Gemeinsame Jagd brachte Vorteile für Wölfe und Menschen. KI-Bild erstellt mit Grok/X.

Wichtige Ergebnisse:

  1. Schnelle Divergenz von Wölfen: Die Studie belegt, dass sich Hunde innerhalb weniger Generationen deutlich von Wölfen unterschieden. Dieser schnelle Wandel wurde durch starke Selektionsdrücke ermöglicht, die auf der natürlichen Vielfalt innerhalb der Wolfs-Populationen aufbauten.
  2. Natürliche Selektion bei Wölfen: Wölfe, die in der Nähe menschlicher Siedlungen lebten, entwickelten Merkmale wie kleinere Schädel und kürzere Schnauzen, die sie von ihren wilderen Artgenossen abhoben. Diese Anpassungen könnten darauf hindeuten, dass weniger aggressive oder territorial dominante Wölfe besser mit menschlichen Abfällen als Nahrungsquelle zurechtkamen, was ihre Überlebenschancen erhöhte.
  3. Menschliche Selektion aus der Wolfs-Population: Menschen wählten bewusst oder unbewusst Wölfe mit bestimmten Eigenschaften aus – etwa solche, die zutraulicher waren oder nützliche Fähigkeiten wie Wachsamkeit zeigten.

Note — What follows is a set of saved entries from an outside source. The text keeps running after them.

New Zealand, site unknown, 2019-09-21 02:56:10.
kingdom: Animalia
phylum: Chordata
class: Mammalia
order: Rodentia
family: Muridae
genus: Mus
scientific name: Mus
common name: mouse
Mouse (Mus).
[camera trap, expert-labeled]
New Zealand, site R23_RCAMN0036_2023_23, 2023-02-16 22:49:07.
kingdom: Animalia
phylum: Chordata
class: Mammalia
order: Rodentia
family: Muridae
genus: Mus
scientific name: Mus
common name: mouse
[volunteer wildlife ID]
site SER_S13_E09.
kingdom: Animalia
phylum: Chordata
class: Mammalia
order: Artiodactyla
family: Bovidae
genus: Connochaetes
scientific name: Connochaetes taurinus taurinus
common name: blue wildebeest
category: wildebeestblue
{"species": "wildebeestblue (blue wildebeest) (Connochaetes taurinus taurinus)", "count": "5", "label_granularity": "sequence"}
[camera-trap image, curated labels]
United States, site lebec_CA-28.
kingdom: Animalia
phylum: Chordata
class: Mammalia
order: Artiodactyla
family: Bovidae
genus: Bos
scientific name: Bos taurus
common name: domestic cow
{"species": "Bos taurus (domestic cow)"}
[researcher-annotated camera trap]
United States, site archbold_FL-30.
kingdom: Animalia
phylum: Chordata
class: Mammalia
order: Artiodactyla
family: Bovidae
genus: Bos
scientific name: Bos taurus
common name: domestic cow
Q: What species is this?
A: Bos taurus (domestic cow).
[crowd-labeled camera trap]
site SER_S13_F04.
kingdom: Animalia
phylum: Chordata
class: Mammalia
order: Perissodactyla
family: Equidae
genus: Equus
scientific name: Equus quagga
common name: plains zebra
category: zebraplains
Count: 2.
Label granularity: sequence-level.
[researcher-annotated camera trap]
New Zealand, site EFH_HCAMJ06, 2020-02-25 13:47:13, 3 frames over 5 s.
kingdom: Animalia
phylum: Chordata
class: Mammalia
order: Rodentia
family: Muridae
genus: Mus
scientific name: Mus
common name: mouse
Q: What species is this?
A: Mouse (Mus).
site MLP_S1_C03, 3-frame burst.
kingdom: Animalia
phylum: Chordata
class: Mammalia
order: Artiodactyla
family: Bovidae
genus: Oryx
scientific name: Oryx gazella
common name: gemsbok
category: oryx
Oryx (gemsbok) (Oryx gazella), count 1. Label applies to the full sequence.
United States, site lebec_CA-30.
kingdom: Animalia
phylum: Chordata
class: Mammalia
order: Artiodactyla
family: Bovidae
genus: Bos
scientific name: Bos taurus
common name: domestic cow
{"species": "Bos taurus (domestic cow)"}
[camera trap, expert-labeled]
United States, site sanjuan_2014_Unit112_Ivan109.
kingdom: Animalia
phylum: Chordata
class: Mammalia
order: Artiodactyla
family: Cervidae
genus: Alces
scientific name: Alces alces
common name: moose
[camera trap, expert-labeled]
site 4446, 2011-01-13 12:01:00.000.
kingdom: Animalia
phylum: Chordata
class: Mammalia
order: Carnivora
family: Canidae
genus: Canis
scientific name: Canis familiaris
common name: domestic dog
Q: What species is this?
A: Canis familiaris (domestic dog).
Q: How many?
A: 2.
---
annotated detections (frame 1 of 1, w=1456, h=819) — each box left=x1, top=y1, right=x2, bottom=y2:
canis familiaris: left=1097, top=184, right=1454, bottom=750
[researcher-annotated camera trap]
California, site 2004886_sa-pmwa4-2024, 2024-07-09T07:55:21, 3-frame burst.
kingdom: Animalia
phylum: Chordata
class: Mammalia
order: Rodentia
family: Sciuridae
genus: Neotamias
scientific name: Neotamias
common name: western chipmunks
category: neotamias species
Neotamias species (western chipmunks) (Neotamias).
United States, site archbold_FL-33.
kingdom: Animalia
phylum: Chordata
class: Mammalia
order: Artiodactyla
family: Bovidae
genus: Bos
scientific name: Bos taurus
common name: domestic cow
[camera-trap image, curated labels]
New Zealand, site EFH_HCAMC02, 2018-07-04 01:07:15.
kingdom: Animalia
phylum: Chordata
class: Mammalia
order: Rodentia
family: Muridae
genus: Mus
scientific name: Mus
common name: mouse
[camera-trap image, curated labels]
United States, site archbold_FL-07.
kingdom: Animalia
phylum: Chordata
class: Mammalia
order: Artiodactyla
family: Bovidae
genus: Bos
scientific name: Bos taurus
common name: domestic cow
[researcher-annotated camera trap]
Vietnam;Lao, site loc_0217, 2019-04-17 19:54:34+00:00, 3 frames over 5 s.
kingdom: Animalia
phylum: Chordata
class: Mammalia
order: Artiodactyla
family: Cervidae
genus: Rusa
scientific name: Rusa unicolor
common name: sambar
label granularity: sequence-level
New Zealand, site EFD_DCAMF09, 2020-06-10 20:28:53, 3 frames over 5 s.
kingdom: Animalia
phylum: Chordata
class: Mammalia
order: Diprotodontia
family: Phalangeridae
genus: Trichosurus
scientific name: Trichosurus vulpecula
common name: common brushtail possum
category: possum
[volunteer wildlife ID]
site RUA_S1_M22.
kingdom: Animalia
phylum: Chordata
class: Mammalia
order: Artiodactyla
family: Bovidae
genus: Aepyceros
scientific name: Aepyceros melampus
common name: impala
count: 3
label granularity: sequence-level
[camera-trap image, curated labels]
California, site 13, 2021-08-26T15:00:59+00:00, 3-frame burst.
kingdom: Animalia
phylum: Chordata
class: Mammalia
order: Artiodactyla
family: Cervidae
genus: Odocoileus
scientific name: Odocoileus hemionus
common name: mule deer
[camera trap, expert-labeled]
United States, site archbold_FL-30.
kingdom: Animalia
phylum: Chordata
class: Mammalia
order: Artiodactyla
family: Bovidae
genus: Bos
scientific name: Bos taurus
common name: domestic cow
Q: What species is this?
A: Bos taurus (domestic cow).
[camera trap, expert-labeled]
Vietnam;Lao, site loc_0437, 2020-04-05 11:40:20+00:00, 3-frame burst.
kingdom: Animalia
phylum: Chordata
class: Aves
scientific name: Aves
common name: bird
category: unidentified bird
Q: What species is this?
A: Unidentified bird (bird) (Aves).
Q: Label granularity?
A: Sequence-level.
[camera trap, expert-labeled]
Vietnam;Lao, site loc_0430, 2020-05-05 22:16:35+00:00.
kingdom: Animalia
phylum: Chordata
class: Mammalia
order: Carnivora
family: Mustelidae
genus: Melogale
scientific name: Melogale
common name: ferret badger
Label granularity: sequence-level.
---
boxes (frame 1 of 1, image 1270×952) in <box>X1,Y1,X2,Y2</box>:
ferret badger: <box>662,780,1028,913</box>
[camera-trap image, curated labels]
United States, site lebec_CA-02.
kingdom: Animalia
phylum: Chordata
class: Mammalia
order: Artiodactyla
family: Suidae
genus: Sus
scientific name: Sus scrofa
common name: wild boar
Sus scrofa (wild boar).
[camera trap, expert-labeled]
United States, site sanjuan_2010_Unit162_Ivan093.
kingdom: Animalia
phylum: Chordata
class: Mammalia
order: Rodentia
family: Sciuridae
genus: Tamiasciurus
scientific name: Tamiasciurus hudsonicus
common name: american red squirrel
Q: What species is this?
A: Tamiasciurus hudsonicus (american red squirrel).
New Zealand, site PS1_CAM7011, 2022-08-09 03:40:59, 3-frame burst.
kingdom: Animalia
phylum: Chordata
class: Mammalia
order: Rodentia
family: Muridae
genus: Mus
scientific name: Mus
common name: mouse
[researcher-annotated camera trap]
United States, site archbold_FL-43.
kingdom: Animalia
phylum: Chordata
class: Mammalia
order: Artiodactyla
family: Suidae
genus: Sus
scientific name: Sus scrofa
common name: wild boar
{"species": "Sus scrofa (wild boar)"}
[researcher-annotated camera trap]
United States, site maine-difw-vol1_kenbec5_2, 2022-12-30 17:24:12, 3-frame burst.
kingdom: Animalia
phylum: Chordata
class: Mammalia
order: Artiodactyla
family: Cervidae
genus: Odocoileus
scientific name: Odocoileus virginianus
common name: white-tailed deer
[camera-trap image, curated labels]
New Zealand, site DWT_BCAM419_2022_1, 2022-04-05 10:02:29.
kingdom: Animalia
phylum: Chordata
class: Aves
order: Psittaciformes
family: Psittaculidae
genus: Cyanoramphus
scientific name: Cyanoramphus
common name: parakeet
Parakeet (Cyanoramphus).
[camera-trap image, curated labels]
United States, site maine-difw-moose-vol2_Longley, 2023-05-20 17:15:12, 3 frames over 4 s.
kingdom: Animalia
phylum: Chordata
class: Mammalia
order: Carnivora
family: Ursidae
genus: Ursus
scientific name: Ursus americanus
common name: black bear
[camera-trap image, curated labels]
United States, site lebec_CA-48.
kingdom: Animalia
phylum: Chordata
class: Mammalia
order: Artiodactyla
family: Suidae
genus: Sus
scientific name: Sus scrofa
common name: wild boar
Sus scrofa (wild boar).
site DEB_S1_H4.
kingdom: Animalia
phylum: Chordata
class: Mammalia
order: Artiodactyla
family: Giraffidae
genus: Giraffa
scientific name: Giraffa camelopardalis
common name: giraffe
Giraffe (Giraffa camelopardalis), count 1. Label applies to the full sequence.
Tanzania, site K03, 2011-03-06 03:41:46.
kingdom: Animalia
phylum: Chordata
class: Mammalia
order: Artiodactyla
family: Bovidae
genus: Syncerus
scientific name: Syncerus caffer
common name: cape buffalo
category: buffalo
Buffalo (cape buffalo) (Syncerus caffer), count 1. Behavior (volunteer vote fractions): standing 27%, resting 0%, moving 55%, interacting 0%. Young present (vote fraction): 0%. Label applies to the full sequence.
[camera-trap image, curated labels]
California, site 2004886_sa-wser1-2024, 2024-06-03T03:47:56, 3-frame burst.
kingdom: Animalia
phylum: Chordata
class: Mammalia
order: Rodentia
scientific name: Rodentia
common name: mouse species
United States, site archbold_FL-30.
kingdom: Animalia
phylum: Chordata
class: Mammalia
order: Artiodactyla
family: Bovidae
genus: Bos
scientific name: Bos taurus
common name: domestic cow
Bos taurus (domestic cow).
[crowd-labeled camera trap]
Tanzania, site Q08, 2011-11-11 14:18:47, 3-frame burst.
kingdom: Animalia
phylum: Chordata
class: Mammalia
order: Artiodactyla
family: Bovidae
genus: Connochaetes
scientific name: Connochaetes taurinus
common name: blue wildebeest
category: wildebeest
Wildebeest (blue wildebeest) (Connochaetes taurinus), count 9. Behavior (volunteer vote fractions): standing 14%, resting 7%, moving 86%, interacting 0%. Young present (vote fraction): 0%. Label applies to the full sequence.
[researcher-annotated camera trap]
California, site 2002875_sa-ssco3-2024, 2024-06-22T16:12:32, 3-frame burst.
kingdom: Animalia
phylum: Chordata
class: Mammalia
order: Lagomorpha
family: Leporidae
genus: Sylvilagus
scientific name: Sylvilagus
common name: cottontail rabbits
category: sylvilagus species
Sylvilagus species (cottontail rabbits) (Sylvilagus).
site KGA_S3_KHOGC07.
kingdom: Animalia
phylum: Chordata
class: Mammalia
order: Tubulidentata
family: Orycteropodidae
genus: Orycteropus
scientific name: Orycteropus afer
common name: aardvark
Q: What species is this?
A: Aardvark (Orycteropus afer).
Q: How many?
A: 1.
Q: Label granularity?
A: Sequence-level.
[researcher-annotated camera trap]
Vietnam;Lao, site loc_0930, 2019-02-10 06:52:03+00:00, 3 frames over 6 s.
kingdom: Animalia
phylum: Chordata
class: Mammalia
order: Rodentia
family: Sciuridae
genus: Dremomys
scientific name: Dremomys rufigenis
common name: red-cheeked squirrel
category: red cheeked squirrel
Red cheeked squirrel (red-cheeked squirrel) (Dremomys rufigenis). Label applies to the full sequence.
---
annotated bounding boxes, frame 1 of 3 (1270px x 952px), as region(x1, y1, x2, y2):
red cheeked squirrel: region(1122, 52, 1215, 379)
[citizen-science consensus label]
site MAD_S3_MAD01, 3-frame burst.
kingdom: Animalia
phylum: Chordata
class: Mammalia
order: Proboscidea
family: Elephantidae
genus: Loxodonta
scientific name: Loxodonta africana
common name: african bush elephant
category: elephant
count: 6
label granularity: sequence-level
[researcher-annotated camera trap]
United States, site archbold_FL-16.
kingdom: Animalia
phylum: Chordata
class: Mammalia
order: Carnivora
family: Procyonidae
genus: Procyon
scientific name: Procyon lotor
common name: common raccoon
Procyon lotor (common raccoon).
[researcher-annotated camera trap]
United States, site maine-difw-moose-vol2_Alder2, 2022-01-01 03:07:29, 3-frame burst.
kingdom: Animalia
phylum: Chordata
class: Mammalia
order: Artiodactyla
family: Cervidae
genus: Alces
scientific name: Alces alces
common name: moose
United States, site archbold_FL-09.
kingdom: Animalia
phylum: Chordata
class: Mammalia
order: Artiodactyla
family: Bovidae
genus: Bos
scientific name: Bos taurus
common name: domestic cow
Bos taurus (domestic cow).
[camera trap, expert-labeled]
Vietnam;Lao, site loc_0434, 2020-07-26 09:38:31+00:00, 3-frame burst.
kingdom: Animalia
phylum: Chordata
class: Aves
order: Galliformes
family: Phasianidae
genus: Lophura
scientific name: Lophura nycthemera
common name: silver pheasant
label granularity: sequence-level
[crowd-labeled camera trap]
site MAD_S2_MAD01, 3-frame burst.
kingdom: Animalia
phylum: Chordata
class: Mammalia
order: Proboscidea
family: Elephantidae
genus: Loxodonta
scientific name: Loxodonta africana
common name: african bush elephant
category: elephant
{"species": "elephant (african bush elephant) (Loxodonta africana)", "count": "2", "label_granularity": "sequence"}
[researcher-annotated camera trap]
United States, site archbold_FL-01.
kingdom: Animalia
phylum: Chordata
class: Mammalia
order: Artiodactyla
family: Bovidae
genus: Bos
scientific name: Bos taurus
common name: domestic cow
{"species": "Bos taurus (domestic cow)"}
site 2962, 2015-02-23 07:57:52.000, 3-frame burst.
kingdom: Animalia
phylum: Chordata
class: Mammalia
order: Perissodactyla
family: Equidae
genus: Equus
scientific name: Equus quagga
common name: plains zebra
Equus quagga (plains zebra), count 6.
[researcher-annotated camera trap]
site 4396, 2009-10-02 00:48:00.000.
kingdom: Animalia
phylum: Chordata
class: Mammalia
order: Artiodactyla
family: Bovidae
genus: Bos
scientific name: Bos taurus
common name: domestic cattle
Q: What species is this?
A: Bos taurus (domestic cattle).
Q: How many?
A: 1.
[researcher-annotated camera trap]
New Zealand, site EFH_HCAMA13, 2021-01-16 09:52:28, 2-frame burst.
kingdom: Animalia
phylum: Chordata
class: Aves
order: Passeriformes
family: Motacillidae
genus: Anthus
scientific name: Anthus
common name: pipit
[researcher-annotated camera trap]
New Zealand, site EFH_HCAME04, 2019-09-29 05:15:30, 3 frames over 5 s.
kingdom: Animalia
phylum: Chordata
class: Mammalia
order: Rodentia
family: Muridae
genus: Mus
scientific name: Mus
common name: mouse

Diese Wölfe wurden in die menschliche Umgebung integriert, wodurch ihre Gene weitergegeben wurden und die Grundlage für domestizierte Hunde entstand.
  4. Morphologische Unterschiede: Im Vergleich zu Wölfen zeigen frühe Hunde eine reduzierte Gesichtslänge und veränderte Zahnstrukturen. Während Wölfe mit ihren kräftigen Kiefern und großen Zähnen für die Jagd auf Beutetiere optimiert waren, deuten die Veränderungen bei Hunden auf eine Anpassung an eine Ernährung hin, die stärker von menschlichen Resten geprägt war. Dennoch bleiben die Ähnlichkeiten zwischen Wölfen und frühen Hunden ein Beleg für ihre enge Verwandtschaft.
  5. Zeitlicher Rahmen: Die Abspaltung von Wölfen hin zu Hunden begann (bereits) in prähistorischer Zeit, wobei die natürlichen Eigenschaften der Wölfe als Ausgangspunkt dienten. Die Studie legt nahe, dass die heutige Vielfalt der Hunderassen auf den genetischen und verhaltensmäßigen Reichtum der Wolfs-Populationen zurückzuführen ist.

Die Bedeutung der Wölfe

Die Autoren betonen, dass Wölfe nicht nur die „Rohstoffe“ für die Domestizierung lieferten, sondern auch aktiv durch ihre Anpassungsfähigkeit den Prozess mitgestalteten. Ihre Fähigkeit, in unterschiedlichen Umgebungen zu überleben und ihre sozialen Strukturen machten sie zu idealen Kandidaten für eine enge Beziehung mit dem Menschen. Die Evolution der Hunde ist somit weniger eine vollständige „Umformung“ der Wölfe, sondern vielmehr eine Weiterentwicklung spezifischer Wolfs-Eigenschaften unter neuen Selektionsbedingungen. Die mutualistische Beziehung – Wölfe profitierten von Nahrungsquellen, Menschen von Schutz und Jagdhilfe – unterstreicht die zentrale Rolle der Wölfe in diesem Prozess.